Ames Mutagenicity Category: Flagging genotoxicity risks
The Ames test is a widely used biological assay that determines if a compound is likely to induce genetic mutations in specific strains of Salmonella typhimurium. This property is critical in early drug discovery and chemical safety evaluation, as mutagenic compounds may pose carcinogenic risks.
Our Ames model is a binary classifier (mutagenic or non-mutagenic), trained, validated, and tested on around 7000 compounds (one of our largest training sets). It achieves a Cohen’s kappa of 0.61. The large, diverse training set means good applicability across chemical scaffolds. It works well in conjunction with our Derek Nexus module for comprehensive genotoxicity assessment.
What’s improved: Broader chemical space, more confident predictions
We’ve enhanced our blood-brain barrier (BBB) category model and human intestinal absorption (HIA) category model with expanded training sets.
The statistical performance on independent test sets remains broadly similar to the legacy models (HIA kappa: 0.78, BBB kappa: 0.66), but the significantly larger and more diverse training sets provide the real advantage: better coverage of drug-like chemical space and more realistic performance assessments.
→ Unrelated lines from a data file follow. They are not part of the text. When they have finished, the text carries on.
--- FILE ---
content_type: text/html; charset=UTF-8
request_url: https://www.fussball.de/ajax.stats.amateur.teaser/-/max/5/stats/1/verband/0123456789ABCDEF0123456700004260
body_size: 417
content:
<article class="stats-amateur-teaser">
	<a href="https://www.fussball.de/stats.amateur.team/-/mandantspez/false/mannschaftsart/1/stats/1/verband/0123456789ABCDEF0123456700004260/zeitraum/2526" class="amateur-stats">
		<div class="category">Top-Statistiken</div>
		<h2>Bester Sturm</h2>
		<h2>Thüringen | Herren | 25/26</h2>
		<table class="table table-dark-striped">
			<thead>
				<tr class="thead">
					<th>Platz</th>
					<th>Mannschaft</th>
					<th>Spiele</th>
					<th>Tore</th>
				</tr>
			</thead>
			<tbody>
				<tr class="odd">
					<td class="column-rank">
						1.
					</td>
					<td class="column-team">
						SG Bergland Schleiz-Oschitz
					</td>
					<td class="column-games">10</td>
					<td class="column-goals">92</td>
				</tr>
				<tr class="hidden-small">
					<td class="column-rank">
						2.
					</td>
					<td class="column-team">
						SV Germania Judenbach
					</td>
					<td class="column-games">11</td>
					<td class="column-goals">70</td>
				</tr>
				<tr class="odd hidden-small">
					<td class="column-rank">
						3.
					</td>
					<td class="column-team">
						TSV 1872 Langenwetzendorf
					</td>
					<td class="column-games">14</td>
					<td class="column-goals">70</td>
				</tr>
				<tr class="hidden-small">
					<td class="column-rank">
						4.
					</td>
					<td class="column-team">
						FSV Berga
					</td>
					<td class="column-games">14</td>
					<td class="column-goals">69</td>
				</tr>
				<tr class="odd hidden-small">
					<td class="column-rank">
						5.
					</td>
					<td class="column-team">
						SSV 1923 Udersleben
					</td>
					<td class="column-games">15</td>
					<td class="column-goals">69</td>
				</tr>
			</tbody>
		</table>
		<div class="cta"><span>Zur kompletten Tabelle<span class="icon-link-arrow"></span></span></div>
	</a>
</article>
With our new models, you can make predictions with greater confidence and more reliable classification boundaries across a larger variety of molecular scaffolds.
For existing users: We’ve retained legacy models for users with established MPO profiles. Your existing projects continue to work. However, we’ve updated sample scoring profiles to use the new models and recommend using them for new projects.
Putting it all together: Practical implications for your projects
The models are ready to use and integrate with StarDrop’s data analysis and visualisation capabilities to inform your compound design strategy.
- The Glowing Molecule™ lets you instantly visualise which structural features are driving each prediction. For example, with the HLM CLint model, you can see which parts of your molecule are contributing to metabolic instability and use that information to guide modifications.
- For multi-parameter optimisation, you can combine new models with existing ADME QSAR predictions and your own experimental data to build scoring profiles that weight properties based on your project needs. A CNS drug might prioritise BBB penetration and metabolic stability whilst managing hERG risk. A peripheral drug might prioritise HIA and Caco-2 permeability whilst avoiding BBB penetration to prevent CNS side effects. Importantly, probabilistic scoring accounts for prediction uncertainty, giving you a realistic comparison between compounds.
- If you need models tailored to specific chemistry or targets, you can build custom QSAR models using Auto-Modeller™ and use them alongside these pre-built models for a comprehensive prediction strategy.